§ **PASSAGE**
Keywords

1 Introduction

Sonification is a subset of auditory display to convey information using non-speech audio [13]. By means of sonification, data relations are transformed into perceived relations in acoustic signals. While it has been successfully deployed in a wide range of application domains, general guidelines for sonification design are yet to be developed [24].

Parameter mapping is one of the most commonly used techniques to produce a sonification, which defines a set of mappings between data dimensions and acoustic dimensions (e.g., loudness, pitch, tempo, etc.) [14]. The authors have been doing empirical studies to examine parameter mappings to make audible the gap between desired and current state of dynamic systems being controlled. Various data-to-sound mappings were tested using a one-dimensional, invisible target tracking task [5, 6]. The experimental results clarified preferable polarity and scaling function of the mapping for a type of sonification that has a target to pursue. Reducing the sound intensity as the gap decreases and making no sound at the goal state are found to be the most effective mapping among those that have intensity and pitch as acoustic parameters to use. These results are, however, limited to univariate systems. In order to extend the application domain, knowledge of designing sonification for multivariate systems needs to be explored.

§ **DIRECTIVE**
Reproduce part of the sonification introduction word for word, starting at the words "Sonification is a" and stopping after the words "be developed [24].".

§ **DATA SECTION**

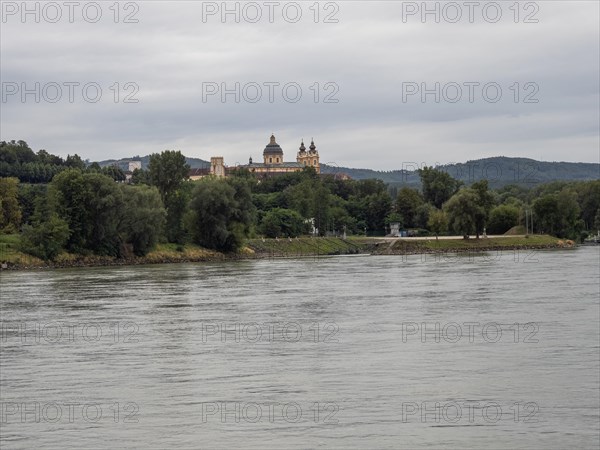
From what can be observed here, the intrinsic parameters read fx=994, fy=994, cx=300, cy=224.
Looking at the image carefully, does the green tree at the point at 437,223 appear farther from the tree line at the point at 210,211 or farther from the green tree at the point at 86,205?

§ **ANSWER FOR THIS EXERCISE**
Sonification is a subset of auditory display to convey information using non-speech audio [13]. By means of sonification, data relations are transformed into perceived relations in acoustic signals. While it has been successfully deployed in a wide range of application domains, general guidelines for sonification design are yet to be developed [24].